Imp to Imp Communication question

In the community blog post: Imp to Imp Communication the Agent URLs are hard-coded. Just to get a feel for how this might play out in a commercial application, how would devices be identified and introduced to each other?

For a commercial app the way I would tackle it is a three-tier approach, I would keep the front-end light and just about the user, the hardware tier just about abstracting out the underlying hardware and my core logic in the middle tier.

Both the middle and front-end tier I would host myself and the imp as the hardware layer, so the end user will never know know their imp ID

That’s my two-cents but people though that are actually doing it commercially I’m sure will have their own ideas

OK, I’m finding it tricky getting a foot-hold here. Assuming I could create an Android and iOS app to integrate the imp SDK (currently a minimal requirement for commercial deployment) after blink-up how might a user identify their own gadgets - each of which will presumably coexist along with numerous others in a database held on my server?

It looks to me as though a unique token representing the device ID has to be presented to the user in order for them to manage their gadgets - the presentation of which still necessitates a display of some kind (cementing the smartphone requirement ever more solidly).

Or might it be possible to identify the user’s IP such that the user can see their own devices when they log-in to their CP (running on my company server) from the same LAN as the device(s) they own? At this stage they could “claim” the devices and secure them thus acquiring access permission from any IP addresses. This would require my agent code to be able to read and forward-on the IP address to code running on my company server - but I couldn’t spot anything like this in the documentation.

I don’t know about how a unique id of a commercial imp is reported but am sure you want to avoid a customer seeing it, I would think you would want your back-end server to manage the mapping and have the user login with your own or (ideally) an existing 3rd party id they have such as facebook or google

I would think as much a possible you want to keep the front-end light and have the “heavy-lifting” done by your back-end

Using an IP address as an identifier is problematic as the net’s heavy use of network address translation will mean often people will report exactly the same address range!

I get the problem with dynamic IP but I was trying to imagine the initial device claim as happening with the user browsing to the gadget CP on the same LAN as the unclaimed gadget and somehow being able to detect this at some level. Once again it looks as though the application-specific smartphone app is the only practical way to achieve this.

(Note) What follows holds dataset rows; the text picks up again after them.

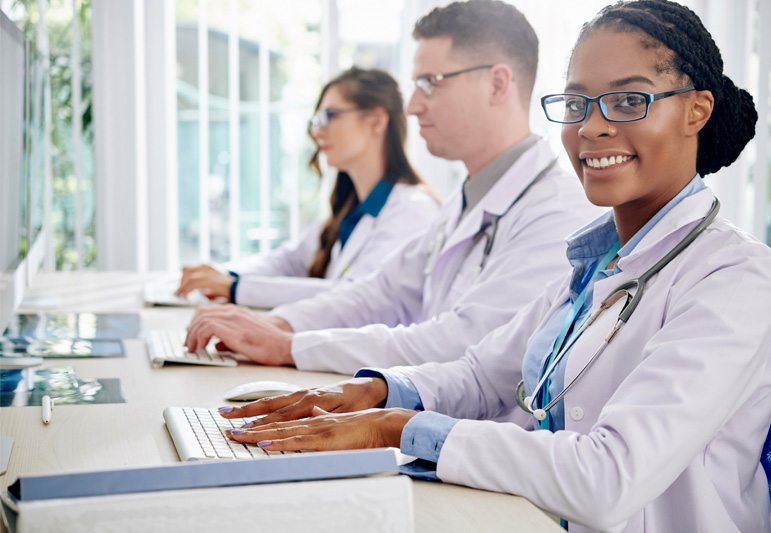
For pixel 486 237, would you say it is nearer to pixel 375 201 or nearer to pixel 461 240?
pixel 461 240

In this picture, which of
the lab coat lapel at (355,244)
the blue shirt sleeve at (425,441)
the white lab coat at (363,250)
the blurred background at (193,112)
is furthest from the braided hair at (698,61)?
the blurred background at (193,112)

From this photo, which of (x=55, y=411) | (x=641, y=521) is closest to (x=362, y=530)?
(x=641, y=521)

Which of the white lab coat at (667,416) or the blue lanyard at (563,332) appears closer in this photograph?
the white lab coat at (667,416)

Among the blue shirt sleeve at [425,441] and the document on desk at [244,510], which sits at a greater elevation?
the document on desk at [244,510]

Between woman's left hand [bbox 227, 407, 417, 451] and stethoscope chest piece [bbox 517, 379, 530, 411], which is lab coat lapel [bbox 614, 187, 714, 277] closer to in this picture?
stethoscope chest piece [bbox 517, 379, 530, 411]

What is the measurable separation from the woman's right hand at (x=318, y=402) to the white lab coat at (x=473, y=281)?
0.31 metres

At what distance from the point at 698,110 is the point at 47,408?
37.8 inches

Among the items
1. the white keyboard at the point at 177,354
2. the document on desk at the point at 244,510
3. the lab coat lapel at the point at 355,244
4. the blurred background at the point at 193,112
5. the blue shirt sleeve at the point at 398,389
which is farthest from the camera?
the blurred background at the point at 193,112

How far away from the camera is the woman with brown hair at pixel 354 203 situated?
2.35 metres

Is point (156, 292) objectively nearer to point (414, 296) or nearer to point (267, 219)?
point (414, 296)

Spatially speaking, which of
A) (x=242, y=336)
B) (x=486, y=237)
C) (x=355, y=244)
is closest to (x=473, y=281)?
(x=486, y=237)

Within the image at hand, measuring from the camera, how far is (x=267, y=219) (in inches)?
138

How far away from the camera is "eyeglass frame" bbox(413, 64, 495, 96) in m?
1.90

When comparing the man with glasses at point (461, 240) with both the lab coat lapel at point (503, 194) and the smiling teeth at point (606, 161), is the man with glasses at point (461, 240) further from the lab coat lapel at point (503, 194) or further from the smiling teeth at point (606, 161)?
the smiling teeth at point (606, 161)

@iceland - The BlinkUp SDK does a bit more than the BlinkUp app provided by Electric Imp - namely, it returns some extra information includes the device’s Agent URL.

There are two general approaches that we’ve seen:

  1. Create an app that interacts directly with the device through it’s agent (by making requests to the agent URL).

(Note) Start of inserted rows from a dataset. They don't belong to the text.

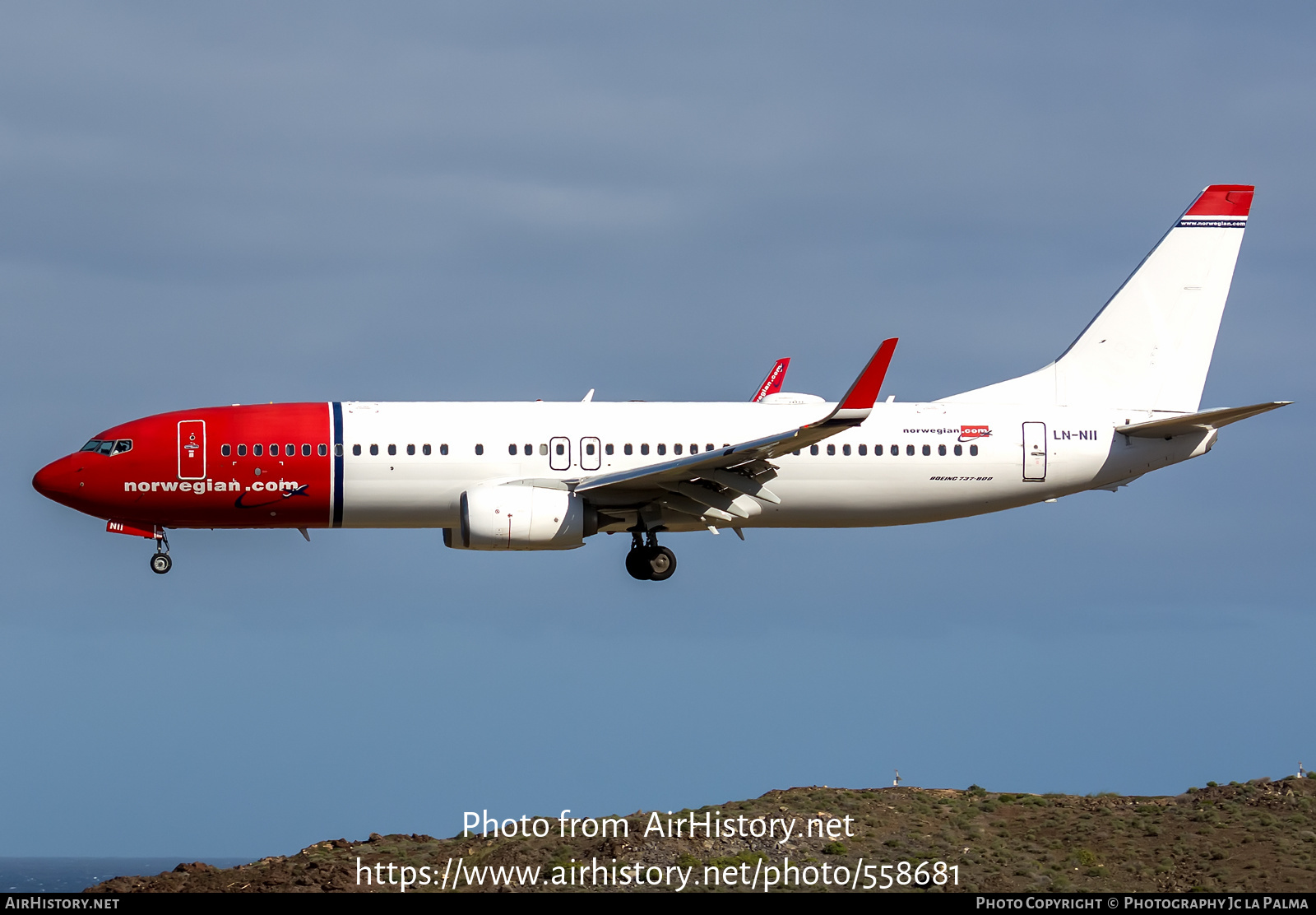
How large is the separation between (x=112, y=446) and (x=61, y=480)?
5.40ft

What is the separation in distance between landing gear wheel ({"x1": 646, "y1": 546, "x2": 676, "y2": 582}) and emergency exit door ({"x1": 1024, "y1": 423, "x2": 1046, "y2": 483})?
10.8 m

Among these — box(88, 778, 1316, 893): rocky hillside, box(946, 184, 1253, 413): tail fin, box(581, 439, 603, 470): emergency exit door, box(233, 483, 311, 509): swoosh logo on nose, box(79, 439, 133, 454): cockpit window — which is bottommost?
box(88, 778, 1316, 893): rocky hillside

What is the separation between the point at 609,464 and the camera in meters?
40.9

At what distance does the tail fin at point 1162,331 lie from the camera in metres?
45.8

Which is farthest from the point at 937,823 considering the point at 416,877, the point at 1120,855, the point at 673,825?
the point at 416,877

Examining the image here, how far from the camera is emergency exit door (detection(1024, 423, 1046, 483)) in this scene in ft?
142

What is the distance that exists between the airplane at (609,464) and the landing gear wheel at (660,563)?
60 millimetres

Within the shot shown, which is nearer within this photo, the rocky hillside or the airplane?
the rocky hillside

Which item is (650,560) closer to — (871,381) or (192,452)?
(871,381)

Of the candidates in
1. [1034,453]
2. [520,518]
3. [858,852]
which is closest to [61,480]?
[520,518]

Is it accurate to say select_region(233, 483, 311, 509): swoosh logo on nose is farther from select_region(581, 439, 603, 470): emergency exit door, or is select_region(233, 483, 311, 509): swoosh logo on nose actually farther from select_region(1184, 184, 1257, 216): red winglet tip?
select_region(1184, 184, 1257, 216): red winglet tip

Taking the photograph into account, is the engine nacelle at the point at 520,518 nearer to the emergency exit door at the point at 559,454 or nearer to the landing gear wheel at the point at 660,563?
the emergency exit door at the point at 559,454

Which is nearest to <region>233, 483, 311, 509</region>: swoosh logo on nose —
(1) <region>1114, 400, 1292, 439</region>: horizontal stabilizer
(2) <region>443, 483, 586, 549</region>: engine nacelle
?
(2) <region>443, 483, 586, 549</region>: engine nacelle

  2. Create an app that interacts through your servers using the agent url as a primary key / token in your system to identify the device.

Personally, my favourite approach is to use Firebase to map a user (this could be a facebook or twitter account) to a set of devices s/he has collected. If you aren’t building a commercial app and all the devices are “yours” then its even easier with Firebase as you only have one user.

Check out this post. This is mostly targeted at application developers (i.e. with the BlinkUp SDK) but it really doesn’t matter.
https://community.electricimp.com/blog/how-to-use-firebase-to-secure-your-electric-imp-application/

If you’re using an app, you can also use the app to link devices together.

eg, I blink up a sink device. The phone gets the agent URL and the agent says “I’m a sink of type X”. Then, you blink up a source device. The phone gets the agent URL, the agent says “I’m a sink of type Y”.

The phone can then ask the user if the devices want to be introduced. It can then call the appropriate APIs on each agent and pass the other’s agent URL and tokens if necessary.